> Tasks:
(a) According to the earnings call excerpt about the JUMP acquisition, in which region is JUMP's work with unit-linked funds market leading?
(b) Carry on the earnings call transcript about the JUMP acquisition, starting right after its final line.

> Document excerpt:
Yes. So, thank you for asking that. But let me try and explain how we see it. I think PMS and OMS by itself was not attractive, and frankly, would not be attractive even today. But what happens is that when you look at some insurance clients, they’re starting to manage their own book. So once they manage their own book and they have their accounting with us, then to additionally get PMS, OMS from us becomes a very good add-on and a very good cross-sell, if you will. So that was point one.

The point two was, Michael, that some part of the asset management industry when you think about hedge funds, private banks, family offices, they tend to buy an integrated end-to-end platform, right? And we obviously did not have the front end. So having JUMP allows us to bring that capability not just in Europe but bring it here to the U.S. So those things made a difference.

The other big one, Michael, was around performance. They have a really good performance module, which is often bought separately or in conjunction with the Clearwater platform. And so while we already do performance, this gives us enhanced performance and is something which we think a number of our current clients would buy.

Lastly, they do really good work with unit-linked funds. And as a matter of fact, it is market leading in Europe. And this is a capability we have but very limited capability. And using JUMP, we can go back with unit-linked funds and sell to our current client base and prospects. So we think it fit really, really nicely, and that’s why we work pretty hard, I think to get it done as reasonably quickly as we could.

Michael Infante

Got it. Thanks, Sandeep. Thanks, Jim.

Sandeep Sahai

Yes, thank you.

Operator

The next question today comes from the line of Peter Heckmann from D.A. Davidson. Please go ahead. Your line is now open.

Peter Heckmann

Good afternoon gentlemen. Thanks for taking the questions. Just on JUMP, correct me if I’m wrong, but I think on the deal call, you had given us 2021 revenue and talked a little bit about the growth rates, and now we’ve got a little bit of shifting FX. But just ballparking in terms of revenue and margins on an annualized basis for 2023, are you prepared to give that on today’s call?

> Recorded information:

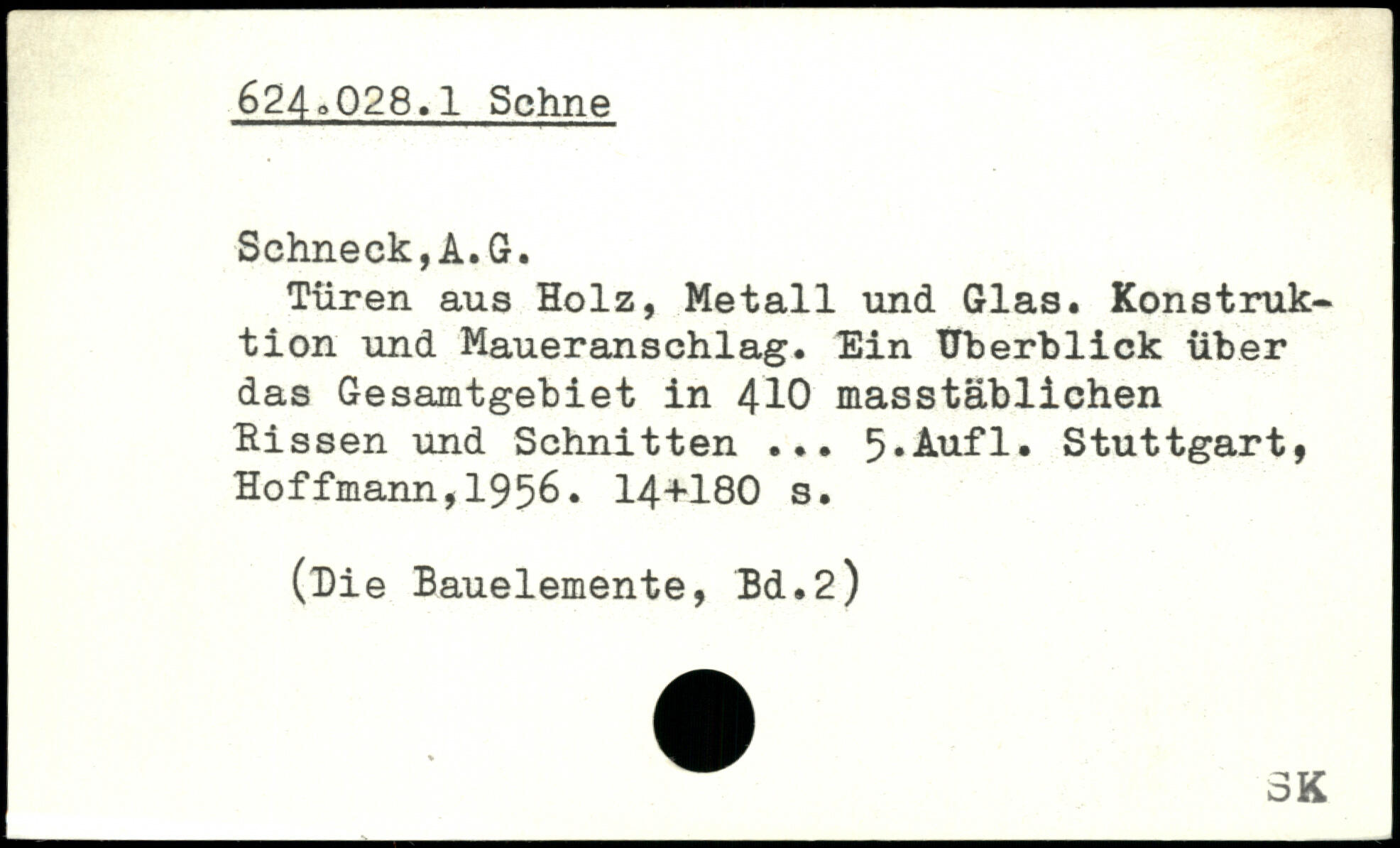 624.028.1 Schne

Schneck,A.G.

Türen aus Holz, Metall und Glas. Konstruktion und Maueranschlag. Ein Überblick über das Gesamtgebiet in 410 masstäblichen Rissen und Schnitten ... 5.Aufl. Stuttgart, Hoffmann,1956. 14+180 s.

(Die Bauelemente, Bd.2)

SK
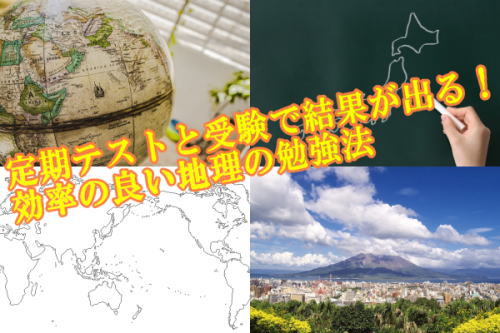 定期テストと受験で結果が出る！
効率の良い地理の勉強法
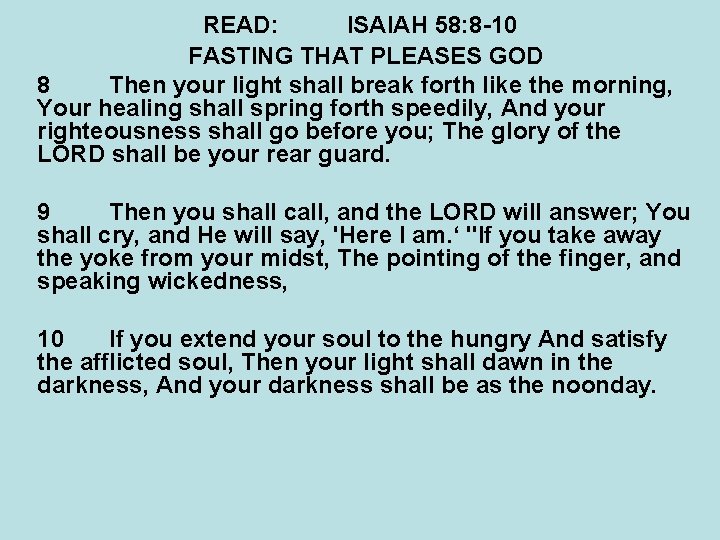 READ: ISAIAH 58:8-10
FASTING THAT PLEASES GOD

8 Then your light shall break forth like the morning, Your healing shall spring forth speedily, And your righteousness shall go before you; The glory of the LORD shall be your rear guard.

9 Then you shall call, and the LORD will answer; You shall cry, and He will say, 'Here I am.‘ "If you take away the yoke from your midst, The pointing of the finger, and speaking wickedness,

10 If you extend your soul to the hungry And satisfy the afflicted soul, Then your light shall dawn in the darkness, And your darkness shall be as the noonday.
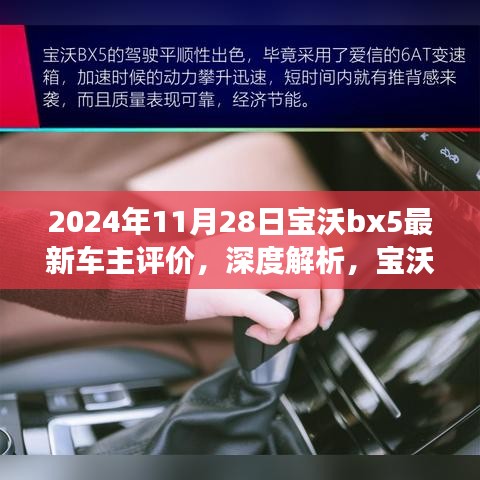 宝沃BX5的驾驶平顺性出色，毕竟采用了爱信的6AT变速箱，加速时候的动力攀升迅速，短时间内就有推背感来袭，而且质量表现可靠，经济节能。

2024年11月28日宝沃bx5最新车主评价，深度解析，宝沃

> Responses in order:
(a) Europe.

(b)
James Cox

So I think what we’ve provided, Peter, was approximately $1 million in Q4. The reason why we gave it so approximately is that we just don’t know when exactly we’re going to close the transaction in the fourth quarter. We’re very confident we will close it in the fourth quarter. As we look forward, historically, they’ve had that kind of, call it, roughly $12 million, and they’ve been growing nicely of run rate on an IFRS basis.

And so if we assume that’s kind of consistent, you can kind of build to the growth. I think we’re reluctant to give specific guidance on JUMP until we actually close the transaction and do that work. So I think we’ll be fulsome in providing you kind of that and being explicit in our 2023 guide as it relates to how much JUMP grow, grow what is our otherwise strong organic growth in 2023.

Peter Heckmann

Okay. And we’ll have to follow up on that then. And in terms of when you talked about a 500 basis point headwind to net revenue retention in the quarter, that was the cumulative effect, right, from the first three quarter — I mean really the trailing 4 quarters, but the impact of market action?

James Cox

That is the cumulative effect of that market action over that period of time. Yes. Now I think we believe that, that impact would have been more significant had we not modified the commercial constructs. And so what you’re seeing is the after contract impact — after contract changes the impact of that market change.

Sandeep Sahai

Peter, if I could just add to that, that look, we think that when you just look at what we are delivering this year, this 19% to 20% growth year-on-year, with this 5% headwind, I think if we just do the math, you’ll see that the business has been absolutely as robust as you would expect, right? Now that’s not a good enough answer. So what we have done is obviously worked on the client contracts, and so we expect this volatility to be essentially mitigated next year. But below that, below if you get past the 5%, you will see the business itself is performing really, really well. So that’s the point we’re trying to make.

Peter Heckmann

Okay. That’s very clear. And just lastly, remind me, but I think of the JUMP clients only a small handful were also already Clearwater clients, correct?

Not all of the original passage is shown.